----- Rows

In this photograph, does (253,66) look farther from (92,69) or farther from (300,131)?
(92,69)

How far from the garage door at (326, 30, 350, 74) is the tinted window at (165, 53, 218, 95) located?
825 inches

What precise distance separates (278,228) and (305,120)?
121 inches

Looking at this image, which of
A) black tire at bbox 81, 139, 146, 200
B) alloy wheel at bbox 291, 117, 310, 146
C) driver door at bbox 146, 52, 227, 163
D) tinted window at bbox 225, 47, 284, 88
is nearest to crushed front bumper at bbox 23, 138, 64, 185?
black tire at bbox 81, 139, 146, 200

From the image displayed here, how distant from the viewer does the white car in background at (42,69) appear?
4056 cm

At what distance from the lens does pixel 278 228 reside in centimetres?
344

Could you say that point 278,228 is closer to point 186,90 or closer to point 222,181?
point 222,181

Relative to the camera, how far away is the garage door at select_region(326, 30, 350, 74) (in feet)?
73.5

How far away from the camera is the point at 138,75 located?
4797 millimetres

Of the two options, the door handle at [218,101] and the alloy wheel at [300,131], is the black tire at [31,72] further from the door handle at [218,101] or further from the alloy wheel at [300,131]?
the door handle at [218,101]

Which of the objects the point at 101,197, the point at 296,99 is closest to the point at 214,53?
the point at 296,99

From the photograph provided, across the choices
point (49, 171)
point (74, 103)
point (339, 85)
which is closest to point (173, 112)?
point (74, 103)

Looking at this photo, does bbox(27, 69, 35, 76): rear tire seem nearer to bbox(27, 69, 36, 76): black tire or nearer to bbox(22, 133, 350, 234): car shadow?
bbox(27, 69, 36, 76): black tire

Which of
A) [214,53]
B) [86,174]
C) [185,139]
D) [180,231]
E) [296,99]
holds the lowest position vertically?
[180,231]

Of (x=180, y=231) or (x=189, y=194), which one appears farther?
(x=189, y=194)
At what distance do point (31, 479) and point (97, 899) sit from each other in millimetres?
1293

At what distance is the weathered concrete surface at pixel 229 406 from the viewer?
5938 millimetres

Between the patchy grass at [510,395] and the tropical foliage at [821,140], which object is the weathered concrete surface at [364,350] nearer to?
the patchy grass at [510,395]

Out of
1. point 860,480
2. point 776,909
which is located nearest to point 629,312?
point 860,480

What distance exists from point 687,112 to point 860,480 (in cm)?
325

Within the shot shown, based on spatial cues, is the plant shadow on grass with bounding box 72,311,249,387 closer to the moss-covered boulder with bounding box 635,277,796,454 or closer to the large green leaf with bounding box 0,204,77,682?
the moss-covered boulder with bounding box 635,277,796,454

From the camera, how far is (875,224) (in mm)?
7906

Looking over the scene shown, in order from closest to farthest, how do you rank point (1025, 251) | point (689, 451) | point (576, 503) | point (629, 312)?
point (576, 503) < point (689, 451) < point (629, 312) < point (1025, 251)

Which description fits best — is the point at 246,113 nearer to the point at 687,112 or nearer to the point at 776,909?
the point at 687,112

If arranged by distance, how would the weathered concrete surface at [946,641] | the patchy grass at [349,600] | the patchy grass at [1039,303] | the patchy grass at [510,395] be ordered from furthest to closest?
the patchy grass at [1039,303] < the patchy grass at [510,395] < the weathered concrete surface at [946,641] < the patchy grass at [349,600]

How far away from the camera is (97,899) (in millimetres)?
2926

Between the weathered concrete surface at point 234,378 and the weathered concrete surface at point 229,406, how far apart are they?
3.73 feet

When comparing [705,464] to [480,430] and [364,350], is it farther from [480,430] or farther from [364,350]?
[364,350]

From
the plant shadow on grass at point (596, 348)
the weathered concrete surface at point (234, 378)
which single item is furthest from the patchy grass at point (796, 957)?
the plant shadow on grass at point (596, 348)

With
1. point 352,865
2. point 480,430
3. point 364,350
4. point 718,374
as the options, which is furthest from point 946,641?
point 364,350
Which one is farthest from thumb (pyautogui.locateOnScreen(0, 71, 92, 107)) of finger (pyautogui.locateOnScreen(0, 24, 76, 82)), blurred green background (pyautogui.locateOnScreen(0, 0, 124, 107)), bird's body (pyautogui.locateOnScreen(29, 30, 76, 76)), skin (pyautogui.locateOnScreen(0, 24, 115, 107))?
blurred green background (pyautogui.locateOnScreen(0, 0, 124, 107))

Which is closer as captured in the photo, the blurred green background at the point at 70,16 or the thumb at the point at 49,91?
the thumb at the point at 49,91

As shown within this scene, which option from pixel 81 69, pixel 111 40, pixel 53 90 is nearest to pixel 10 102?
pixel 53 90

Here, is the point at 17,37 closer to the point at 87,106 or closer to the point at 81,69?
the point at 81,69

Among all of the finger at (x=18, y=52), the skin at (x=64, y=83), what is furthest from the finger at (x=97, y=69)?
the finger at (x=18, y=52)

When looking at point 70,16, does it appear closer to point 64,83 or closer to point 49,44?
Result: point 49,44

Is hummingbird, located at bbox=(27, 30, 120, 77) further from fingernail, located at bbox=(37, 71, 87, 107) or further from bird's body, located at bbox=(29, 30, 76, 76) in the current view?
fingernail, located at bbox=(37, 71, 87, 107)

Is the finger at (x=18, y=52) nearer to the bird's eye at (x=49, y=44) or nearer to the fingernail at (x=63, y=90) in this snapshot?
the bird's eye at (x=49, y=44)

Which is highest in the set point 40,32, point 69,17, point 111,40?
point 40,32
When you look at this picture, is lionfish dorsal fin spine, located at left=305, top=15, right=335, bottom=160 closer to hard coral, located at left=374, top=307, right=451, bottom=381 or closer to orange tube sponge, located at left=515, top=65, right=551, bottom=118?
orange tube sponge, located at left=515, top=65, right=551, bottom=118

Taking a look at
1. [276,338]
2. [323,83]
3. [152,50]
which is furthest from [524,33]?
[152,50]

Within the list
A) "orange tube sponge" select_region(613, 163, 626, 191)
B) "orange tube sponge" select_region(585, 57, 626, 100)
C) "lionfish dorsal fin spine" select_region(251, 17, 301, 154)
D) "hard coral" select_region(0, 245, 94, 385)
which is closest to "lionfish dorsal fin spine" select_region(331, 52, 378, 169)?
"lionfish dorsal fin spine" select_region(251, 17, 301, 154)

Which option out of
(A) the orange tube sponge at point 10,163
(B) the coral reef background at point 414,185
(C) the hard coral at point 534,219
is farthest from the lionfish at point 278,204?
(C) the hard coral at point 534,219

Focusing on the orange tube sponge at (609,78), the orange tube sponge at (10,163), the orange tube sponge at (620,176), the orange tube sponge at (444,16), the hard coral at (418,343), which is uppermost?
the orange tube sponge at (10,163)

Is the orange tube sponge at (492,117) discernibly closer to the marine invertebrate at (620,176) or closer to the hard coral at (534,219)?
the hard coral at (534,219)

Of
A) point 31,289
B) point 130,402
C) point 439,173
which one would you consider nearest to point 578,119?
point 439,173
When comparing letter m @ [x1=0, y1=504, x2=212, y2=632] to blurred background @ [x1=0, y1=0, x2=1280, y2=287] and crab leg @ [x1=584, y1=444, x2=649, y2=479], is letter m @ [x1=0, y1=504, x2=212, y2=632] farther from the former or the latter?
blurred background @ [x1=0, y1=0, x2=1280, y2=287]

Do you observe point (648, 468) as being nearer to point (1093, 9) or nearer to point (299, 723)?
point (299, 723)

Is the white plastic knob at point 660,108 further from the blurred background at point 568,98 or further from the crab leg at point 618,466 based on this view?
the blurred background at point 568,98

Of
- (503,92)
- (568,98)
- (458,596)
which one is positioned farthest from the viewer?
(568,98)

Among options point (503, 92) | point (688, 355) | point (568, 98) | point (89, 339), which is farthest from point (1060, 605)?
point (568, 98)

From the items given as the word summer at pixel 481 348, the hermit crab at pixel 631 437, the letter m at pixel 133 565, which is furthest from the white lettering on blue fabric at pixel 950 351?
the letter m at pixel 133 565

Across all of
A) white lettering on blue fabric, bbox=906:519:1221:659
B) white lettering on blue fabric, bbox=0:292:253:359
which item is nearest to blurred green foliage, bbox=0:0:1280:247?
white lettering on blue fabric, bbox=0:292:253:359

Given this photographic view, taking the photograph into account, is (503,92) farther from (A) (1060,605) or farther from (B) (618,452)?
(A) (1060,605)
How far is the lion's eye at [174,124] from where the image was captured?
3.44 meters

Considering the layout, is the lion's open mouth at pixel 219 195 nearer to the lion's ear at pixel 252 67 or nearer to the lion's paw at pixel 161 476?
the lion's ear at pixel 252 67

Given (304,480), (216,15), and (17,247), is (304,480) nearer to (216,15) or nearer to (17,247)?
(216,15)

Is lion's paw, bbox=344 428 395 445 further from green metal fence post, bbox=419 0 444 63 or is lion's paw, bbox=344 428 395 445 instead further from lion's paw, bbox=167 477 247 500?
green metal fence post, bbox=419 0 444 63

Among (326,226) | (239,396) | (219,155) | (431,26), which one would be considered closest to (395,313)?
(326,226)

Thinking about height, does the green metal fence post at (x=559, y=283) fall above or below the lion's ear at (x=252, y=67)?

----------

Work instructions:
Reproduce the data above from its first line through the line holding "5938 millimetres", inclusive, switching "tinted window" to "rear window" and changing nothing else.

Solution:
In this photograph, does (253,66) look farther from (92,69) or farther from (300,131)?
(92,69)

How far from the garage door at (326, 30, 350, 74) is the rear window at (165, 53, 218, 95) located?
825 inches

What precise distance separates (278,228) and (305,120)?
121 inches

Looking at this image, which of
A) black tire at bbox 81, 139, 146, 200
B) alloy wheel at bbox 291, 117, 310, 146
C) driver door at bbox 146, 52, 227, 163
D) rear window at bbox 225, 47, 284, 88
is nearest to crushed front bumper at bbox 23, 138, 64, 185?
black tire at bbox 81, 139, 146, 200

From the image displayed here, how distant from the viewer does the white car in background at (42,69) appear?
4056 cm

At what distance from the lens does pixel 278 228 reside in centimetres?
344

Could you say that point 278,228 is closer to point 186,90 or closer to point 222,181?
point 222,181

Relative to the camera, how far away is the garage door at select_region(326, 30, 350, 74) (in feet)?
73.5

How far away from the camera is the point at 138,75 located?
4797 millimetres

Of the two options, the door handle at [218,101] and the alloy wheel at [300,131], is the black tire at [31,72] further from the door handle at [218,101] or further from the alloy wheel at [300,131]?
the door handle at [218,101]

Which of the objects the point at 101,197, the point at 296,99 is closest to the point at 214,53?
the point at 296,99

From the photograph provided, across the choices
point (49, 171)
point (74, 103)
point (339, 85)
which is closest to point (173, 112)?
point (74, 103)

Looking at this photo, does bbox(27, 69, 35, 76): rear tire seem nearer to bbox(27, 69, 36, 76): black tire or nearer to bbox(22, 133, 350, 234): car shadow?
bbox(27, 69, 36, 76): black tire

Which of
A) [214,53]
B) [86,174]
C) [185,139]
D) [180,231]
E) [296,99]
holds the lowest position vertically?
[180,231]

Of (x=180, y=231) or (x=189, y=194), which one appears farther?
(x=189, y=194)
At what distance do point (31, 479) and point (97, 899) sit from each other in millimetres?
1293

At what distance is the weathered concrete surface at pixel 229 406 from the viewer?
5938 millimetres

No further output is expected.